Le Sénégal a enregistré, le 2 mars 2020, son premier cas du Coronavirus dit COVID-19. Il a alors déployé une stratégie de riposte sanitaire régulièrement renforcée et qui a donné des résultats satisfaisants jusqu’ici. L’isolement rapide des contacts des cas détectés a permis de les prendre en charge très tôt au niveau médical et de couper la chaîne éventuelle de transmission du virus. L’expérience accumulée par le personnel médical et paramédical a permis de déployer de bons protocoles pour guérir les malades, et jusqu’à présent, avec l’aide de Dieu, aucune personne prise en charge n’est décédée du COVID-19.
La courbe de progression, publiée officiellement, est demeurée relativement plate, et les infléchissements notés dans la dernière semaine résultent essentiellement du rythme plus soutenu de tests sur une population confinée de suspects et de citoyens rapatriés d’autres pays. L’évolution exponentielle, prédite à tort par des modélisateurs qui ne se fondent que sur des hypothèses simplifiées à l’extrême, ne s’est donc pas produite. Et, si le Sénégal poursuit dans la même dynamique, publiée officiellement, le pays pourrait connaître un renversement de tendance d’ici dix jours au maximum, et connaître, par jour, un nombre plus élevé de personnes guéries que de nouveaux cas.
Le Sénégal serait alors partout célébré comme le premier pays africain à avoir maîtrisé la progression du virus et des pressions ne manqueraient pas de se faire pour adoucir les restrictions sur la mobilité des personnes et des moyens de transport.

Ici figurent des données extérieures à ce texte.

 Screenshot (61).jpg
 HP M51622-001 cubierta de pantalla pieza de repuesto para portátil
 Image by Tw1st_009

Les populations se retrouveraient elles-mêmes soulagées par la nouvelle situation et pourraient alors choisir de baisser la garde concernant les mesures de défense personnelle contre le virus.
Ce scénario idyllique en cache un autre. Que se passerait-il, s’il s’avérait que les cas dits communautaires étaient plus nombreux dans le réel ? C’est conscient de ce gros risque que le Professeur Seydi, aux premières lignes dans le traitement des malades du Coronavirus à l’hopital de Fann, a adressé un message d’alerte aux Sénégalais, en soulignant l’impossibilité de prendre en charge des milliers de malades si les cas devaient atteindre ce nombre. Ceci l’a conduit à envisager une possibilité de confinement total de la population, option écartée pour le moment au Sénégal.

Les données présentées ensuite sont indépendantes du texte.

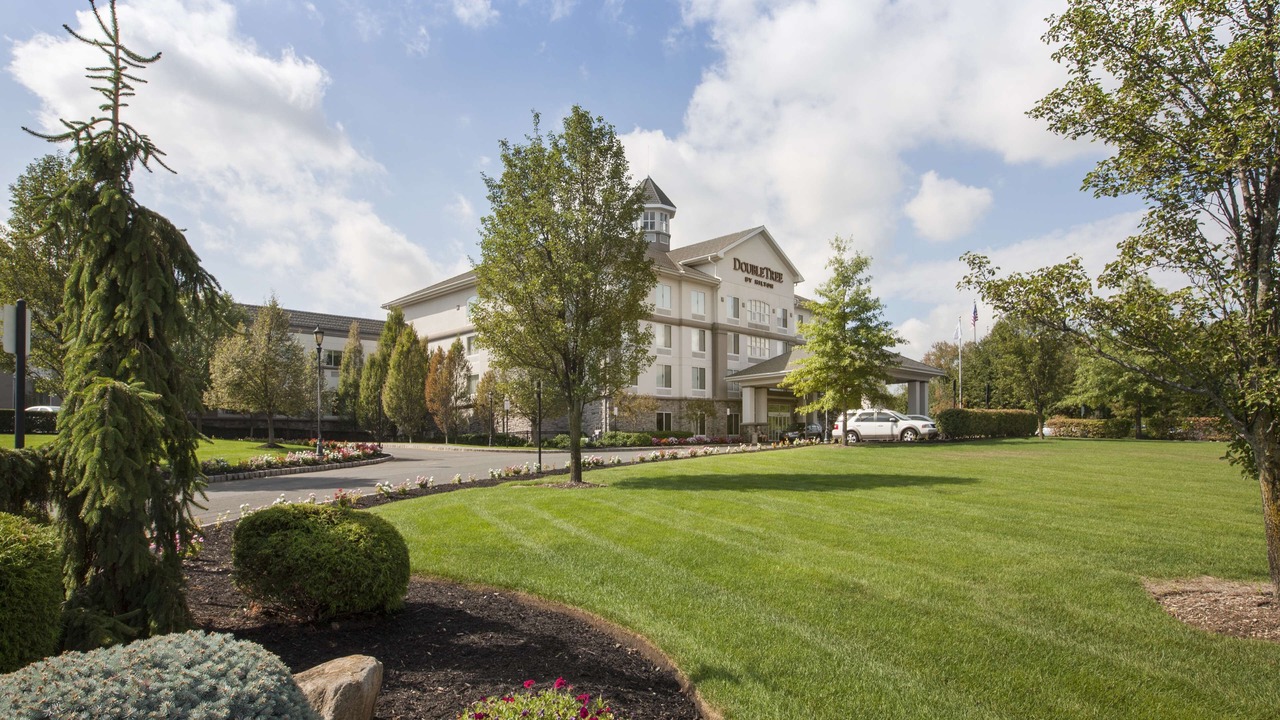 Photo of Outdoor in Nanuet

Mais, il convient d’aller plus loin. Aujourd’hui, le système officiel n’a qu’une connaissance imparfaite de ce qui se passe dans les communautés. Qu’est-ce qui prouve que des personnes ne seraient pas porteuses du virus sans le savoir (les symptômes étant proches de la grippe ou du paludisme bien fréquents chez nous) ou sans vouloir se faire dépister (pour ne pas attirer l’attention)?
Statistiquement, il est possible de recommander, à défaut de pouvoir faire des tests de masse sur des dizaines et des centaines de milliers de personnes, de procéder à une enquête-ménages au niveau national, sur un échantillon représentatif pouvant atteindre 6000 ménages dans les 45 départements du pays, en commençant par les départements qui enregistrent des cas actuellement. L’échantillonnage serait effectué par des statisticiens de l’ANSD, mais les enquêtes (auprès des chefs de ménages, couplées avec de réels tests du virus sur une personne par ménage) seraient menées sous la direction du Ministère de la santé et mises en œuvre par les laboratoires officiellement choisies, en compagnie d’agents enquêteurs statisticiens, et d’agents de sécurité. L’IRESSEF du Professeur Mboup pourrait particulièrement aider dans l’exécution de cette opération de terrain. Les résultats de l’enquête serviraient à réviser la stratégie de riposte, afin de relever, avec précision, le défi de la transmission communautaire du virus.